Comment 1 Allon Mureinik 2014-06-14 10:50:35 UTC
Fede, could this be related to your refactoring in the pool metadata handling? Please take a look.

Comment 2 Daniel Erez 2014-06-18 14:54:43 UTC
According to the described scenario, it looks like a duplicate of bug 1109156 (should probably be included in 3.5 alpha-3 build).

Comment 3 Federico Simoncelli 2014-07-14 10:59:53 UTC
I haven't been able to reproduce this (never noticed in my environment) and I couldn't find any vdsm log attached.

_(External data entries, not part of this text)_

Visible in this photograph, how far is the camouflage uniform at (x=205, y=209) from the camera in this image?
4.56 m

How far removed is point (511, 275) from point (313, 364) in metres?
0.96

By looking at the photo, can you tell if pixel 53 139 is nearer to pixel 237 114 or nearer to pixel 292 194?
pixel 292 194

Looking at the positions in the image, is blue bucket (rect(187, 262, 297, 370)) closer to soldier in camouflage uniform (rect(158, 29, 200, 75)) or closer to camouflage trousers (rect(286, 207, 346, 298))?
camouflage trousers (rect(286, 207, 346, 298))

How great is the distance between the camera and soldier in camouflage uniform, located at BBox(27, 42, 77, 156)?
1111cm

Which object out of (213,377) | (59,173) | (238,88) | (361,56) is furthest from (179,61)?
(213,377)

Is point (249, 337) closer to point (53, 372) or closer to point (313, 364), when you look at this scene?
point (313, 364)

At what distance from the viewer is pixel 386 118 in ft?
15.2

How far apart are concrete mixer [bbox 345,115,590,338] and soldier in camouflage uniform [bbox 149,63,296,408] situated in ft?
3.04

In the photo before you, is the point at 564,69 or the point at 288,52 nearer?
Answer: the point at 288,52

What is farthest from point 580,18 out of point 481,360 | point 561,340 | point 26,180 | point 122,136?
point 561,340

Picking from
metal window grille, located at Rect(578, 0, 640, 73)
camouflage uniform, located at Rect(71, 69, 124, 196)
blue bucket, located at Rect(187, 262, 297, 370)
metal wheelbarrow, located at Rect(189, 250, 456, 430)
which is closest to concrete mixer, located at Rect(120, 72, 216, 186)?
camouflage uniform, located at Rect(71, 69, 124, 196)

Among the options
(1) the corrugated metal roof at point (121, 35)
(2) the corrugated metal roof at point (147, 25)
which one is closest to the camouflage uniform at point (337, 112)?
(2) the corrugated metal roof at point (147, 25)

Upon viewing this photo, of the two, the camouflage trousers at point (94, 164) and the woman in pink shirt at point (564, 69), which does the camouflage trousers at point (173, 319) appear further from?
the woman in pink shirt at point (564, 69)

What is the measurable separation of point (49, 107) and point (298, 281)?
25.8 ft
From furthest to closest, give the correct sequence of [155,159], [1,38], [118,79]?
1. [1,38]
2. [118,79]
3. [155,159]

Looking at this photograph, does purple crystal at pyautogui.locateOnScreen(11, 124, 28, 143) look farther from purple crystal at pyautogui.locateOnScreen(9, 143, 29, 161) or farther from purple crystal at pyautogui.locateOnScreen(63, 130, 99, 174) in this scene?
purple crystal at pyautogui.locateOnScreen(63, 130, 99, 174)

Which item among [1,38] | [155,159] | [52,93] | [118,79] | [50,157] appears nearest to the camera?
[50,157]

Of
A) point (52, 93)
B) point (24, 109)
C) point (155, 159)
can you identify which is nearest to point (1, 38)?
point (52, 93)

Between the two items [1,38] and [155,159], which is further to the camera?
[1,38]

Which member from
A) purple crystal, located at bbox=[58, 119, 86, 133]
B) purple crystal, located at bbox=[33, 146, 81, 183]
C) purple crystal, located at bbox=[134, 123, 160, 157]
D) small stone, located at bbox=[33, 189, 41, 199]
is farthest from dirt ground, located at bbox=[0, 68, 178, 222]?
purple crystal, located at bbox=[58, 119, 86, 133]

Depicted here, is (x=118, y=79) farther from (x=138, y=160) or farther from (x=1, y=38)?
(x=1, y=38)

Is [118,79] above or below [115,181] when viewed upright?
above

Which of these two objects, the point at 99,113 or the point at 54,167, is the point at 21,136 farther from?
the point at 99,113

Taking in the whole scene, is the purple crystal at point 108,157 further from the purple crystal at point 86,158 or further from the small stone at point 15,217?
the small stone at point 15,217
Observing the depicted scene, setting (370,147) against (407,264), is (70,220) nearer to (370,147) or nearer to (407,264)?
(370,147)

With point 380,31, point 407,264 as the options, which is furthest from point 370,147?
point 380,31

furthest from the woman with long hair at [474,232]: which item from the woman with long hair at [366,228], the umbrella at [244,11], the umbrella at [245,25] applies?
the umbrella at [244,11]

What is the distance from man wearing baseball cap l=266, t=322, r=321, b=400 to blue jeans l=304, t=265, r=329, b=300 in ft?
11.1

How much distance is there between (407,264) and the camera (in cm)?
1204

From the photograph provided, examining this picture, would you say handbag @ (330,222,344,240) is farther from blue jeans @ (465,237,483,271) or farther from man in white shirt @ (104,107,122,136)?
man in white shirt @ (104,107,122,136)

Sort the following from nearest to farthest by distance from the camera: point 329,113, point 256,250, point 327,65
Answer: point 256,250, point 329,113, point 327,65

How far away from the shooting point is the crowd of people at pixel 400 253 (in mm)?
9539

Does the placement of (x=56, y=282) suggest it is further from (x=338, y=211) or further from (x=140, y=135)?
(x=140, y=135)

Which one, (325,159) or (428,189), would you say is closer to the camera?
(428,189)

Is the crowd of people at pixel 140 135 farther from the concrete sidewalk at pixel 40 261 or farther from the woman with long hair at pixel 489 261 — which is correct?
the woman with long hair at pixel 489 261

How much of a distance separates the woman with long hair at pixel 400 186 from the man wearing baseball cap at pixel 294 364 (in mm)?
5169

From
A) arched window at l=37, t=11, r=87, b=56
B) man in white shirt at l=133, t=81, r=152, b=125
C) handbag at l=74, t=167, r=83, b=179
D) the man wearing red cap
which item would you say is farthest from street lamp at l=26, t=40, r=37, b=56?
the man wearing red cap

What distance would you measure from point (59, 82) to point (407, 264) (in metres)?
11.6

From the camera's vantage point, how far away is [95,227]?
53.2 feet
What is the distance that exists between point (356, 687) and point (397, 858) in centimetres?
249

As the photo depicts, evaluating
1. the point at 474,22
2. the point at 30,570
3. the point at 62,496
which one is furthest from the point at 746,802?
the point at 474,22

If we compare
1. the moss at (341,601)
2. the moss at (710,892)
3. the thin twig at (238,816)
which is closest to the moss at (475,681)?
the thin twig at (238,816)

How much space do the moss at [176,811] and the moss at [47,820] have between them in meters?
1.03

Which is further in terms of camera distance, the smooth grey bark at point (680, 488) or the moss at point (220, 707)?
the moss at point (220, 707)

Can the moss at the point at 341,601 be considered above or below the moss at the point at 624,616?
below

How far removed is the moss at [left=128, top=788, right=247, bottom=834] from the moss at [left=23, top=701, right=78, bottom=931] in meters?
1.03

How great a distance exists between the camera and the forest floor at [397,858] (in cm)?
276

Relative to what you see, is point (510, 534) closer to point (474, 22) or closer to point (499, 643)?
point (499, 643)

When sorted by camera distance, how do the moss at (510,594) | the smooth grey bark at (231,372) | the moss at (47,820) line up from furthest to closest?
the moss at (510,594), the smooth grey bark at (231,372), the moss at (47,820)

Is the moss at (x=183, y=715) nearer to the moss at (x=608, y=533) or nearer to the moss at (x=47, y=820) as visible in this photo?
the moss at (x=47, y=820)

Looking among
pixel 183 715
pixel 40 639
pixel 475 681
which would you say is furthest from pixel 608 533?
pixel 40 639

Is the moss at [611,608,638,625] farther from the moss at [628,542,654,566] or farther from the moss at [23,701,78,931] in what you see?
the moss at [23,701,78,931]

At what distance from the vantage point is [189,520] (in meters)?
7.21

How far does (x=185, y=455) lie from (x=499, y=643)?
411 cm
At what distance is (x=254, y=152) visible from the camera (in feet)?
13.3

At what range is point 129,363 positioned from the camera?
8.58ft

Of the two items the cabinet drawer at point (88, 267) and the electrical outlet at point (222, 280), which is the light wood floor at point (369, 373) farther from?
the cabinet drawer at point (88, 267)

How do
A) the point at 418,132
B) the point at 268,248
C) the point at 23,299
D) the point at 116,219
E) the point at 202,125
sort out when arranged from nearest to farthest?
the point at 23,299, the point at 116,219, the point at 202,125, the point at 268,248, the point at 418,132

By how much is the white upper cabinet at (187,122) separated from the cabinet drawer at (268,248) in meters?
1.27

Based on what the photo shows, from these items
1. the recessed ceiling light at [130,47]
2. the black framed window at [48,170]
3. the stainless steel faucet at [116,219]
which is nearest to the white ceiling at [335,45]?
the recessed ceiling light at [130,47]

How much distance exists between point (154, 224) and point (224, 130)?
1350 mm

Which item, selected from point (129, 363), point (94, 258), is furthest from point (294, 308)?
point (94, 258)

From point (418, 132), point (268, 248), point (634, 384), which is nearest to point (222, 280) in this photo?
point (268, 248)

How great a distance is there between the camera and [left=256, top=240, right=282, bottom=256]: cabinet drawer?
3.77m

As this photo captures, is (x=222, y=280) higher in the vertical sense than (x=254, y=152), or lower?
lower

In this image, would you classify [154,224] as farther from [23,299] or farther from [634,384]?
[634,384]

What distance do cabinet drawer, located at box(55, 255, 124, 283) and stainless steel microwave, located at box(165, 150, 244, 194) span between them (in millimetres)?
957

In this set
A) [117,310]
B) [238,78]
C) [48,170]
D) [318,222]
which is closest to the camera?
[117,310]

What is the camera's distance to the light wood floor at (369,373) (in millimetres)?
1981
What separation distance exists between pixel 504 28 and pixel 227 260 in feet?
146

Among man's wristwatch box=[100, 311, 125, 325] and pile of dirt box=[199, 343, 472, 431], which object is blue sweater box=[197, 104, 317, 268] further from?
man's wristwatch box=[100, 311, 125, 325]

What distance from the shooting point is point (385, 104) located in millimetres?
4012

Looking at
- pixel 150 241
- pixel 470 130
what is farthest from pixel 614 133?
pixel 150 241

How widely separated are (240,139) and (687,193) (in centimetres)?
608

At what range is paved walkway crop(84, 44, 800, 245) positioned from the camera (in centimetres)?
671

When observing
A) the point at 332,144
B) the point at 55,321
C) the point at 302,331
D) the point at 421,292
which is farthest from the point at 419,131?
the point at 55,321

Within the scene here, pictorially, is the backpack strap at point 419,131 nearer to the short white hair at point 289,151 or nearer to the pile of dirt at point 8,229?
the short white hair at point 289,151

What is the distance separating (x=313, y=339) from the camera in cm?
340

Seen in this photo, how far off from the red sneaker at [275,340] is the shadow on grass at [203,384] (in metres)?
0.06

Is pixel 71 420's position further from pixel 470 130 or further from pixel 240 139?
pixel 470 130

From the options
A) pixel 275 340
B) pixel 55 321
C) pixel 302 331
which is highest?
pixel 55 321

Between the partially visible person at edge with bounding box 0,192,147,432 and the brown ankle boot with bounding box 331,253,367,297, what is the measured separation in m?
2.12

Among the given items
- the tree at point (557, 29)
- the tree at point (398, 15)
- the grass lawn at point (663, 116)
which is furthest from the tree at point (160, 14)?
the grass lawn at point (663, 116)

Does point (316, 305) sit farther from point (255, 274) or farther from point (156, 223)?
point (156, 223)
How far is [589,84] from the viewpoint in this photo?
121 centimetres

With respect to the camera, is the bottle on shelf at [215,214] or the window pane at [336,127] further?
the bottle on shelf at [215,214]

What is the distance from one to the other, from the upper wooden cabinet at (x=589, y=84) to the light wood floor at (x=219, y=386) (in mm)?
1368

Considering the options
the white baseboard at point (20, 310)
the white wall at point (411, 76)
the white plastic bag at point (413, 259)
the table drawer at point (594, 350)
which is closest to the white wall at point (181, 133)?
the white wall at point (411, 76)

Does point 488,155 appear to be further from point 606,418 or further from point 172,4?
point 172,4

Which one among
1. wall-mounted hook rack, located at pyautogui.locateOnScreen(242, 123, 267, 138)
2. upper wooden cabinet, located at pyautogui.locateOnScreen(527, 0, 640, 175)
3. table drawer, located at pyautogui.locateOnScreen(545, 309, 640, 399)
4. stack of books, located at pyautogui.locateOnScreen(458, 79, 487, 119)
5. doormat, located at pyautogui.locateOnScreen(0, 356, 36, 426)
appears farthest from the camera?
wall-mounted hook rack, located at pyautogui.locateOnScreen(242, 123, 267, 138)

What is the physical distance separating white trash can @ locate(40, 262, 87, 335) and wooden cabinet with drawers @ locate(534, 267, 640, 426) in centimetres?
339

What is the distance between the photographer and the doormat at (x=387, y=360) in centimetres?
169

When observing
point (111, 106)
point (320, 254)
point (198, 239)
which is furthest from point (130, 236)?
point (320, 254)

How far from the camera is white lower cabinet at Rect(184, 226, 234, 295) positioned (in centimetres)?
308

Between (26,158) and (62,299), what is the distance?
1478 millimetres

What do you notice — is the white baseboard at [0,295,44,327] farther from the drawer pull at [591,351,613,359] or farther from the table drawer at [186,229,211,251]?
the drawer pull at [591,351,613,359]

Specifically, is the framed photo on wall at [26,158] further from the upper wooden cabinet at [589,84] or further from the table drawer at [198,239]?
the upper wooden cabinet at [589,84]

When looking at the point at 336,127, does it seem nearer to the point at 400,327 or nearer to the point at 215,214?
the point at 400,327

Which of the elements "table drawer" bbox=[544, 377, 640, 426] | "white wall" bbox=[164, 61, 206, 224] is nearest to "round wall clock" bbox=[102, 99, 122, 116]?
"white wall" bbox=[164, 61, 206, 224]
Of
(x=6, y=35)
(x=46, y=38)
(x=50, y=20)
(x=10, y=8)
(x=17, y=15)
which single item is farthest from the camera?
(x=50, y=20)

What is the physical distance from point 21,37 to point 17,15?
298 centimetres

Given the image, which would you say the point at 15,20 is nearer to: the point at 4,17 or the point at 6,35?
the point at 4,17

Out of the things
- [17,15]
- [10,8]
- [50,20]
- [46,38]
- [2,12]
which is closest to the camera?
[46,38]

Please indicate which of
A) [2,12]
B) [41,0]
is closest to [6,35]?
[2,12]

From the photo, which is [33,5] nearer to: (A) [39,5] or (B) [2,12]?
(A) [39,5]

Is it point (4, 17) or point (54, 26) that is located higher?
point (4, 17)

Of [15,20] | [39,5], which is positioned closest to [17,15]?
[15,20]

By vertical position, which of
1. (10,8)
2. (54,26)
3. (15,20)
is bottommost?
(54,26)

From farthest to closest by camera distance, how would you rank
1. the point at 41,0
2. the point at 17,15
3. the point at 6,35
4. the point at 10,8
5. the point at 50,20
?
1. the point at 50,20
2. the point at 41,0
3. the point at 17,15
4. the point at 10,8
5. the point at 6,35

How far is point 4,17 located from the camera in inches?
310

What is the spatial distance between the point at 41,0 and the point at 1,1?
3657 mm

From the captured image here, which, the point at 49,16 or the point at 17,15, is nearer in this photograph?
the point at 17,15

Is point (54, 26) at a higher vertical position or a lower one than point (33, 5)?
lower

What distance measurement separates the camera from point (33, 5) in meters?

Can you please try to reproduce and ping me to debug the issue together?
Thanks.

Comment 4 Daniel Erez 2014-07-14 11:28:26 UTC
(In reply to Daniel Erez from comment #2)
> According to the described scenario, it looks like a duplicate of bug
> 1109156 (should probably be included in 3.5 alpha-3 build).

Sorry, meant duplicate of bug 1107945.

Comment 5 Federico Simoncelli 2014-07-14 11:31:28 UTC
(In reply to Daniel Erez from comment #4)
> (In reply to Daniel Erez from comment #2)
> > According to the described scenario, it looks like a duplicate of bug
> > 1109156 (should probably be included in 3.5 alpha-3 build).
> 
> Sorry, meant duplicate of bug 1107945.

Thanks. Tracking bug 1107945 state in order to verify this scenario as well.

Comment 6 Jiri Belka 2014-07-24 11:49:14 UTC
I can't reproduce with ovirt-3.5.0-beta1.1.

Comment 7 Jiri Belka 2014-07-24 11:51:25 UTC
#6 is valid anyway ;)

Comment 8 Sandro Bonazzola 2014-10-17 12:24:25 UTC
oVirt 3.5 has been released and should include the fix for this issue.